The superfast Sensex — which hit the 8,500-level on Tuesday — is leading the race in global stock market growth this year. Even as India Inc, market analysts and regulators expressed concern over the unbridled bull rally, the benchmark Sensex has already reached the top of the table in Asia-Pacific. Analysts tracking global markets said India could even be the top gainer among world markets in 2005 so far. With Tuesday’s 55-point rise, the Sensex has risen 866 points in two weeks and 1,950 points in 2005.
With foreign funds and high net worth investors (HNIs) pumping money, Sensex has gained a whopping 29.65 per cent in 2005 so far (January to September 19). India is closely followed by neighbour Pakistan where the KSE-100 index has shot up 28.17 per cent in the calendar year.
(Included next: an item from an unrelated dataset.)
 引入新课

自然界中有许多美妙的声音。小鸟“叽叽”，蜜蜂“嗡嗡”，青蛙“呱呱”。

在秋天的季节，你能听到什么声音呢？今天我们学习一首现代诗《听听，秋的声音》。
Shanghai Composite of China — whose economy was growing at 9 per cent — with a growth of 1.74 per cent, is nowhere near India in market growth. This could be because China is yet to encourage its tightly regulated stock markets.
Karachi Stock Exchange, which faced trouble earlier this year due to scrapping of badla, has recovered fast to give India a run for its money. South Korea, which comes third, has showed a rise of 27.68 per cent since the beginning of 2005. The Sensex is ahead of the leading indices of countries like Indonesia, Taiwan, Japan, Malaysia and the Philippines.
According to experts, India could well be the top gainer. ‘‘No other market has gained like Indian markets in 2005…. be it the UK or the US markets,’’ said a stock dealer.
Most experts think the Sensex rise is not a feather in the market’s cap. ‘‘It’s true that FIIs are pouring money. Even HNIs are investing in a big way. The steep rise without any correction is suspicious. The market should have gone up with a correction. This is a one-way rise,’’ said an analyst with a foreign broking firm. ‘‘It’s a vicious circle. As the market is bullish… more money is coming in. There is excess liquidity,’’ said Ambareesh Baliga, vice-president of Karvy Stockbroking.
The Sensex PE (price-earnings ratio) is also rising. It has gone up from around 14 last year to 17.5 by Monday. Though the FM says this is a comfortable level, the PE level will turn dangerous if corporates fail to post good profit growth figures in the next earnings session.